*ACTION ITEM:*
Each line from the material with the word "vote" in it must be copied.

*MATERIAL TO PROCESS:*
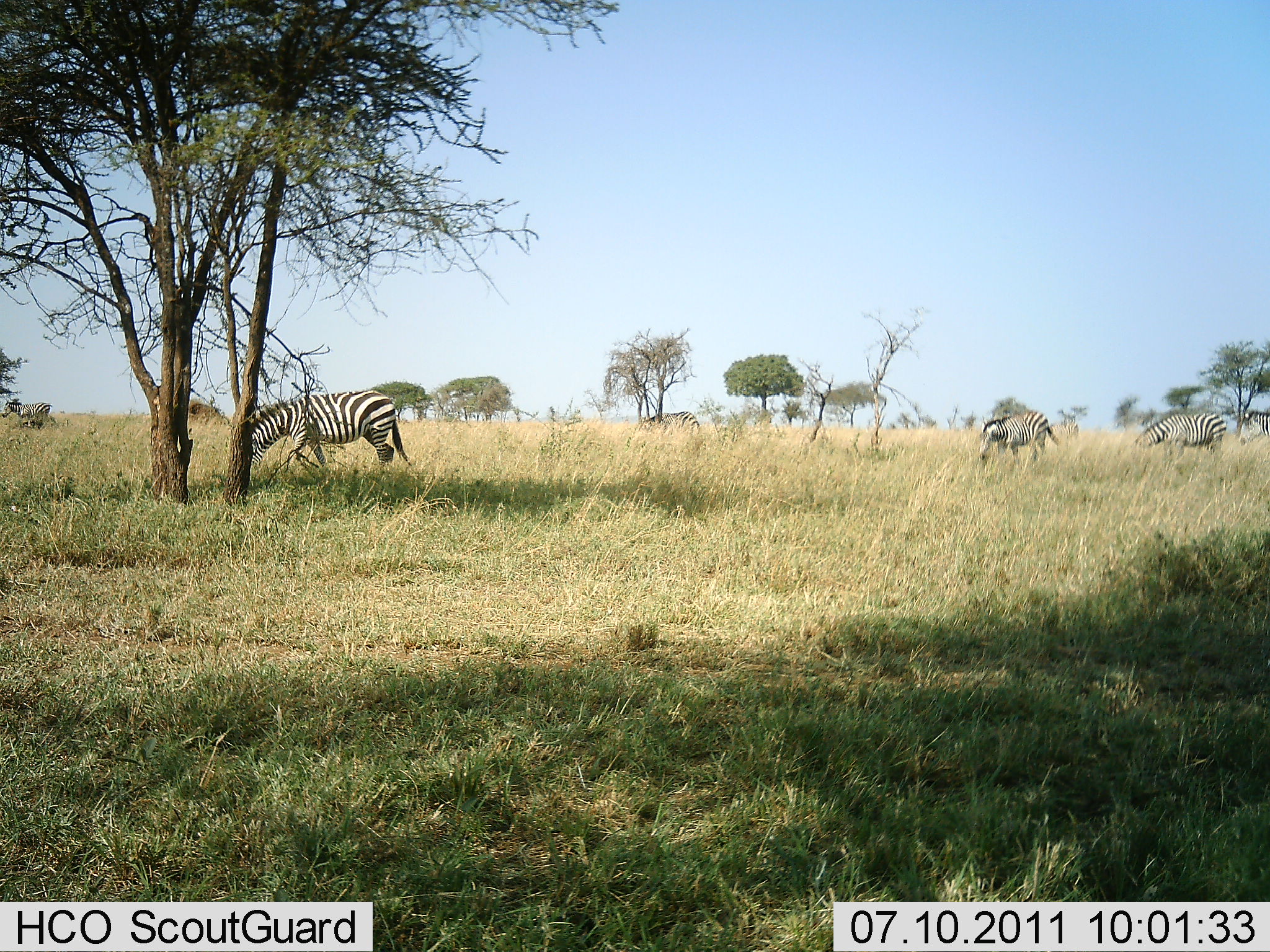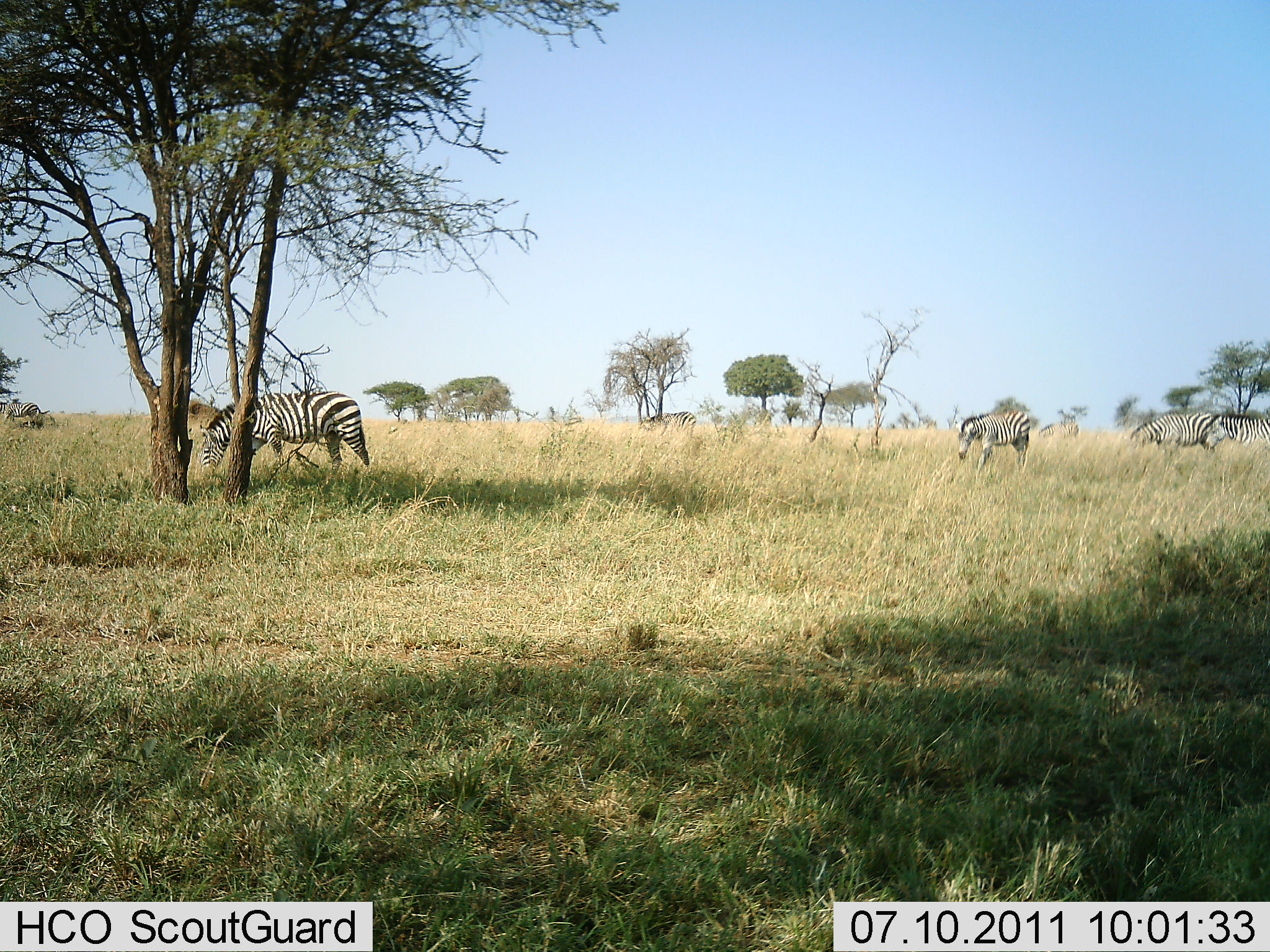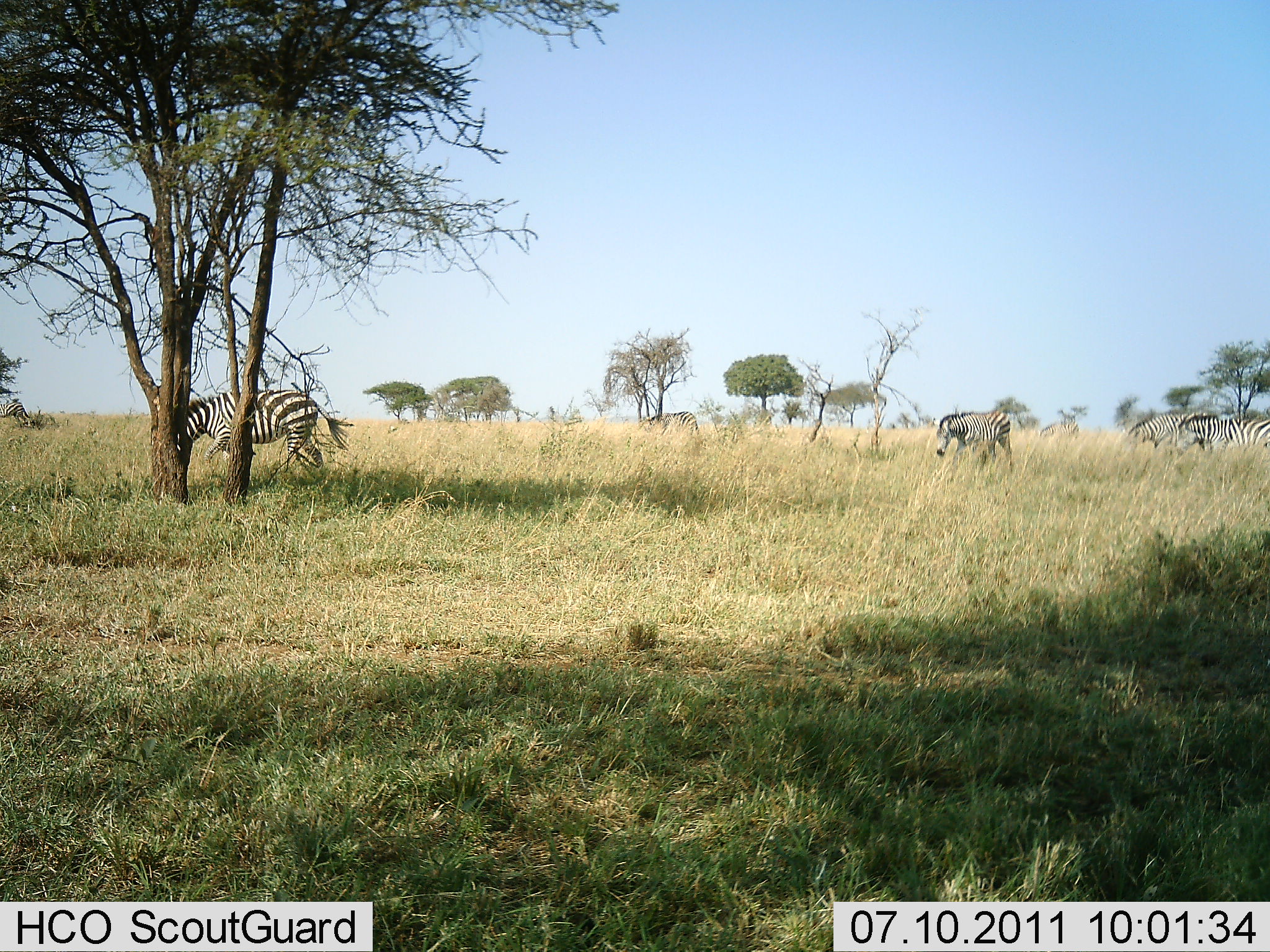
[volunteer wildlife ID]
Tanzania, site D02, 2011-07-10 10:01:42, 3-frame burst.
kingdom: Animalia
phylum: Chordata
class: Mammalia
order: Perissodactyla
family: Equidae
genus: Equus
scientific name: Equus quagga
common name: plains zebra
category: zebra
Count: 5.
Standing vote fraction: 20%.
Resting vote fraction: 0%.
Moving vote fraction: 67%.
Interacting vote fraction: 0%.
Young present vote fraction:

*EXPECTED ANSWER:*
Standing vote fraction: 20%.
Resting vote fraction: 0%.
Moving vote fraction: 67%.
Interacting vote fraction: 0%.
Young present vote fraction:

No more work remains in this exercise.